Written problem: Rewrite everything from the line containing "At what distance" down to the end of the material, requests included, and shift every number in the answers, both coordinates and distances, up by 89. Leave out the pictures.

----- Information supplied -----

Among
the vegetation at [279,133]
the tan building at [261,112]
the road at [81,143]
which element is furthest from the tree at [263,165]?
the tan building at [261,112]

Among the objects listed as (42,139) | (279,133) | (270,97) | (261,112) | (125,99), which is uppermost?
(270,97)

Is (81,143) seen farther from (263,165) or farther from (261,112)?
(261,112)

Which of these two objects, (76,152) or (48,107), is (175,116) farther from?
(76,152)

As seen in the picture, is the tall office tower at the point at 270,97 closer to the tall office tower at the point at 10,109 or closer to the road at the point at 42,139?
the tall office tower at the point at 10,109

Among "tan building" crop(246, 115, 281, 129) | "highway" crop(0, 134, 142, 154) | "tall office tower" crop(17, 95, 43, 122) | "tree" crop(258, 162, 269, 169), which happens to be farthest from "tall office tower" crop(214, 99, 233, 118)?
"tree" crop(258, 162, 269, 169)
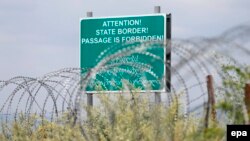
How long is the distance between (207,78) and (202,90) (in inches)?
56.0

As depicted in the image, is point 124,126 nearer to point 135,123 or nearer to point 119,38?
point 135,123

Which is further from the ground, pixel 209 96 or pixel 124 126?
pixel 209 96

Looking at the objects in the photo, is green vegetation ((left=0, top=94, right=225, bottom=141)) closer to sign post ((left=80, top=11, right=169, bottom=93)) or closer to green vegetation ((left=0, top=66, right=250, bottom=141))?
green vegetation ((left=0, top=66, right=250, bottom=141))

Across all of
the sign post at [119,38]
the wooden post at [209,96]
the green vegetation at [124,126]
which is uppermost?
the sign post at [119,38]

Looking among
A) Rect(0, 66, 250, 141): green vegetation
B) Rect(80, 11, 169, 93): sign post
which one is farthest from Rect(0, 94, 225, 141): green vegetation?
Rect(80, 11, 169, 93): sign post

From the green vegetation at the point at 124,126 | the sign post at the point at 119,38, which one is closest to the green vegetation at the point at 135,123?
the green vegetation at the point at 124,126

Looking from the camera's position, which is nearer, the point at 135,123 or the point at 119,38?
the point at 135,123

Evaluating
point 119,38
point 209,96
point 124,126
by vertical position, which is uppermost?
point 119,38

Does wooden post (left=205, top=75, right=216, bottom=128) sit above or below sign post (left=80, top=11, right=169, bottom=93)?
below

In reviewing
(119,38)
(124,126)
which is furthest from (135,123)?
(119,38)

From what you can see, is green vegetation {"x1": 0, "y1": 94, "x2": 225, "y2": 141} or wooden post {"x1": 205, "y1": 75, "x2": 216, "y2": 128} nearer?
wooden post {"x1": 205, "y1": 75, "x2": 216, "y2": 128}

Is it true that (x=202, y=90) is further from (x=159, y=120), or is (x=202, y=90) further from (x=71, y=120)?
(x=71, y=120)

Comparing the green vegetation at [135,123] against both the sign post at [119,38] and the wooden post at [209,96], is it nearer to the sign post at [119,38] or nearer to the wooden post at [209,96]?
the wooden post at [209,96]

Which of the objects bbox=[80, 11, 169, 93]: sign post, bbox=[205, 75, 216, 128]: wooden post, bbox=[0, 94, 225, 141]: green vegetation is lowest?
bbox=[0, 94, 225, 141]: green vegetation
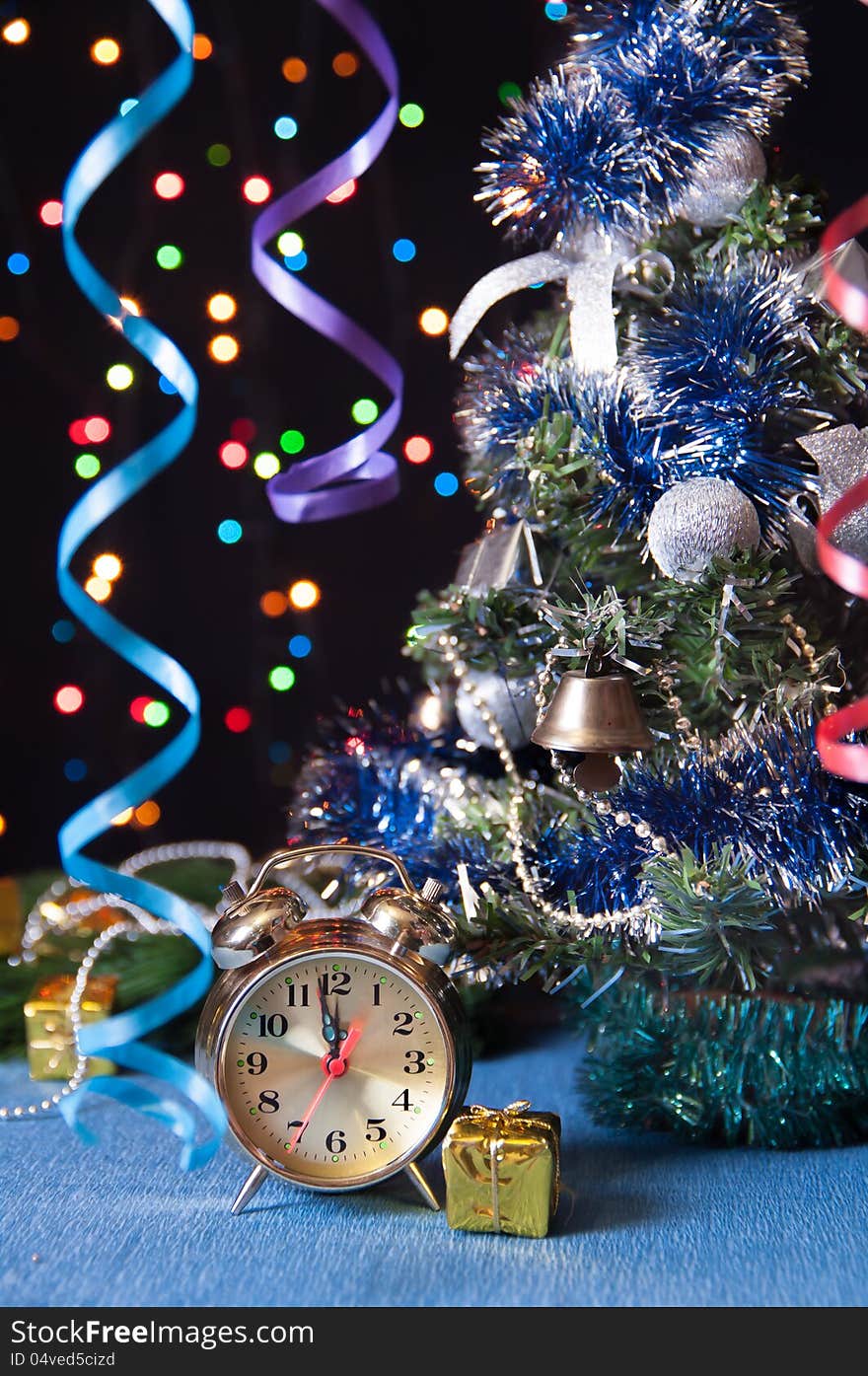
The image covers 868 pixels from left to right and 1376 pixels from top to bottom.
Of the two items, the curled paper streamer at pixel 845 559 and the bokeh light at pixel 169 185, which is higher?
the bokeh light at pixel 169 185

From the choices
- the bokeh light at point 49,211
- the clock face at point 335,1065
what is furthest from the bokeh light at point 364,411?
the clock face at point 335,1065

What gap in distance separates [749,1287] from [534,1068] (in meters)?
0.52

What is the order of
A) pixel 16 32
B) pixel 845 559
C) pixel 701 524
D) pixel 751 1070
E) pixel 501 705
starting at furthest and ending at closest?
pixel 16 32 → pixel 501 705 → pixel 751 1070 → pixel 701 524 → pixel 845 559

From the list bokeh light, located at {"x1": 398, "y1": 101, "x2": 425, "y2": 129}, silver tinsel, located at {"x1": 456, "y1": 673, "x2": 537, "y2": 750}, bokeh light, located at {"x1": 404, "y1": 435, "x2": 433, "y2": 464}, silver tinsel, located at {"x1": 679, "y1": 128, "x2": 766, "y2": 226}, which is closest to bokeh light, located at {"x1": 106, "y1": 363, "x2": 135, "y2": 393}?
bokeh light, located at {"x1": 404, "y1": 435, "x2": 433, "y2": 464}

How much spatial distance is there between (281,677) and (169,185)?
2.19ft

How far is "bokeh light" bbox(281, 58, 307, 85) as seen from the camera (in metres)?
1.86

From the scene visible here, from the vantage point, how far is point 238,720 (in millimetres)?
2014

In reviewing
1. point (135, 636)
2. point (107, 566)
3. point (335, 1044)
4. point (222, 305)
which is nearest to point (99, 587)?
point (107, 566)

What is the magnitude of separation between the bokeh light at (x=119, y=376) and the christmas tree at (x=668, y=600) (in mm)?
693

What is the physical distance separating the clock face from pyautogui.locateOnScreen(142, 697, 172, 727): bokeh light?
2.91ft

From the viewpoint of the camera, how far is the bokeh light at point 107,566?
195 centimetres

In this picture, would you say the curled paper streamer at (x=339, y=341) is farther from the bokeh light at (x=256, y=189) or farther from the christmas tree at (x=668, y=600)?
the bokeh light at (x=256, y=189)

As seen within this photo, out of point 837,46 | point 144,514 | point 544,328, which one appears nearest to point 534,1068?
point 544,328

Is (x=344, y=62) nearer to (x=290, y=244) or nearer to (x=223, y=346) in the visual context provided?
(x=290, y=244)
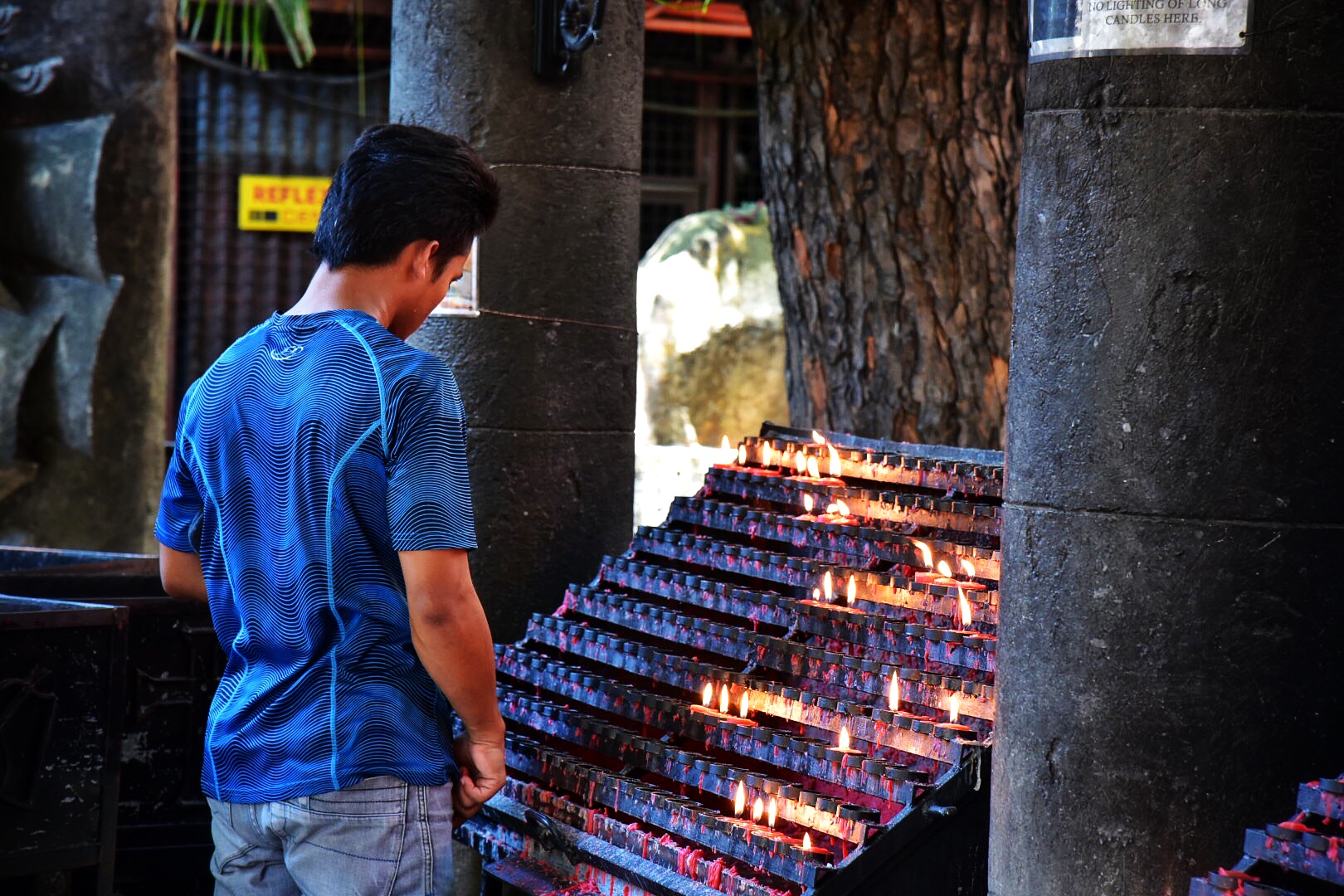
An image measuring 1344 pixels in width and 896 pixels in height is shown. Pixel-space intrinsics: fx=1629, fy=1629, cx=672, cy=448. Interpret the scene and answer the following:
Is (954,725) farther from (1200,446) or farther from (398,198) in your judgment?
(398,198)

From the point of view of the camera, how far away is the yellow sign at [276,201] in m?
12.2

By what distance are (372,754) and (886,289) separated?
4430 mm

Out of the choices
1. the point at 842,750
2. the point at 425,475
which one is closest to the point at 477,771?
the point at 425,475

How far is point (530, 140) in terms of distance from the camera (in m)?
5.10

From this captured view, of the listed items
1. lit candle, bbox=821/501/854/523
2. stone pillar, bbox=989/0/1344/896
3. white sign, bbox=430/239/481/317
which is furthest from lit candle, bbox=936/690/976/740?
white sign, bbox=430/239/481/317

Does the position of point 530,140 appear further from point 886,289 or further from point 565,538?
point 886,289

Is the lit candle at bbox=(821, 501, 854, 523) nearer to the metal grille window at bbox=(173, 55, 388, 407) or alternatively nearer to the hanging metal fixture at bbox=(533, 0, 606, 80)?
the hanging metal fixture at bbox=(533, 0, 606, 80)

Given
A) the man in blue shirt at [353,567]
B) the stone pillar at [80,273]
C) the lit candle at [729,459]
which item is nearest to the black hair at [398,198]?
the man in blue shirt at [353,567]

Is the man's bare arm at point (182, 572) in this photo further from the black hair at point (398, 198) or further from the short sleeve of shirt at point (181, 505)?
the black hair at point (398, 198)

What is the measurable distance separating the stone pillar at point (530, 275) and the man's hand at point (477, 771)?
6.89 feet

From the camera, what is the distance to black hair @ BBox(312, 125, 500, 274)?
117 inches

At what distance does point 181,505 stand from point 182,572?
0.17 meters

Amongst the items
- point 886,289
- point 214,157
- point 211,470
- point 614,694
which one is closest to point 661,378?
point 214,157

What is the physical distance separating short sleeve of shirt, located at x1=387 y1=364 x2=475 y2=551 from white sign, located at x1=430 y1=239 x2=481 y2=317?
2261 mm
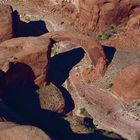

-----

Finished task:
At what distance does point 181,505 stand from point 182,572?
89.17 meters

Amongst the items
- point 886,289
- point 214,157
- point 211,470
- point 614,694
which one is closest to point 661,378?
point 303,246

What is the physical distance separating short sleeve of shirt, located at x1=387 y1=364 x2=475 y2=551 from white sign, located at x1=430 y1=239 x2=481 y2=317?
2350 mm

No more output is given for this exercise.